Solo Exhibition + Residency

Chicago, IL
March 5 & 8


The project was made possible thanks to the support of Emilio Williams and Dr. Robert Murphy

Collabiosis |  sphereing

locally sourced clay, steel spoons, brick
entrance installation

The solo exhibition, Collabiosis culminated a multi-month  artist residency at the Blue Parrot in Chicago, IL.
/kəˈlabi ōsis|

A process or condition of collapsing together.

The name of the  exhibition, Collabiosis, is an invented word that comes from combining - collabi ( the etymological root of  collapse and collaboration) and  osis (a suffix denoting a process or condition of change). Utilizing a wide range of materials which include: locally sourced clay, windshields, projection, and steel spoons, the multi-room installation investigates  transformation, perception, and time, highlighting the inter-relationships of deconstruction and construction, chaos, and order. Throughout the exhibition the  installations responds to the site and different material histories of  Chicago.  

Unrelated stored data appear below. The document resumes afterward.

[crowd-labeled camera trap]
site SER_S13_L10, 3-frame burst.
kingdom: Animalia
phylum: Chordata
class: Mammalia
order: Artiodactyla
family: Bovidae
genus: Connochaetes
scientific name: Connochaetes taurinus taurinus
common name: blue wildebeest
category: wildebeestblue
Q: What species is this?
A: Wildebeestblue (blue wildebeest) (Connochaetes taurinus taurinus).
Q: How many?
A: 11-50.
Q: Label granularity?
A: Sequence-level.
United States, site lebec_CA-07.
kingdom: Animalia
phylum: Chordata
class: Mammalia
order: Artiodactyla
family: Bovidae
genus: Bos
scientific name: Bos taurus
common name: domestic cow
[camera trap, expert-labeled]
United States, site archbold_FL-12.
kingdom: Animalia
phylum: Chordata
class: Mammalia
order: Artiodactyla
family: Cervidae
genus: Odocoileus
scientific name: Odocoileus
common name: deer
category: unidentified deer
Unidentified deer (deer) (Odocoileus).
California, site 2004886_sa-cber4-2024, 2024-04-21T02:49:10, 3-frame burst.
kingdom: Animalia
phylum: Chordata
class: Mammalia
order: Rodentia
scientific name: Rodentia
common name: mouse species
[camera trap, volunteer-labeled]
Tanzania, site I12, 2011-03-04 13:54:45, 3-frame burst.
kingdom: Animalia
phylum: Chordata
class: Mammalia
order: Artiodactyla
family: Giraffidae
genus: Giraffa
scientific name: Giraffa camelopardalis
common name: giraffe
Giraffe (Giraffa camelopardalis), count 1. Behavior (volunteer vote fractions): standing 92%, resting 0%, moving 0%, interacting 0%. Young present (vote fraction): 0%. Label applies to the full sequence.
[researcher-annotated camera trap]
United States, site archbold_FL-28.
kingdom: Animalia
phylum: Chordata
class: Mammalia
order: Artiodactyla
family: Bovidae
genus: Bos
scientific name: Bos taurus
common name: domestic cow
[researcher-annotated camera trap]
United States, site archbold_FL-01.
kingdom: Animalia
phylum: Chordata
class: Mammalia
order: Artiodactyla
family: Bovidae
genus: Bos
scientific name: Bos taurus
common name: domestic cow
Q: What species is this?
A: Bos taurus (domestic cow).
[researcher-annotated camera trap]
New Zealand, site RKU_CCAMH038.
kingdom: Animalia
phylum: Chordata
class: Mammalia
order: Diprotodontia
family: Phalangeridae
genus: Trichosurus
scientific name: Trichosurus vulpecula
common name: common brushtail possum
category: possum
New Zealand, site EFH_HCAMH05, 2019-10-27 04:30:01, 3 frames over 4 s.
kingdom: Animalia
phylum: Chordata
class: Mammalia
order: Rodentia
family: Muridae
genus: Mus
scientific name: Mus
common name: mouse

“A single animal’s rebellion rendering mass destruction while also clearing the stage for a phatasmagoric theater of the future. Old Chicago burned to the ground and modern Chicago grew.”- Hannah B. Higgins

The famous cow mythology marks a genesis of Chicago’s grid, reflected in its’ brick buildings. After the devastating fire on October 8,1871 Joseph Mendill proclaimed in the Chicago Tribune, “Modern Chicago would be a grid.” This installation presents a spectral reordering of grids that lay beneath Chicago’s material and discursive history within The Blue Parrot,  located on 1924 N Halsted St: 41°55’00.3”N+87°38’55.1”W:3.5 miles away from the Zero-Zero Point of the Chicago grid. It consists of unfired spheres made out of clay collected from various open construction sites in Chicago. These locations representative of the continuous loop of (de)construction in everyday life. The sphere, like a seed acts as a symbol for new beginnings built from long embeded material histories. 

Field Notes:
Clay collected from  various locations throughout Chicago Metro Area: Milwaukee Ave, Division, Christiana St, Windy City Antique Brick Company etc.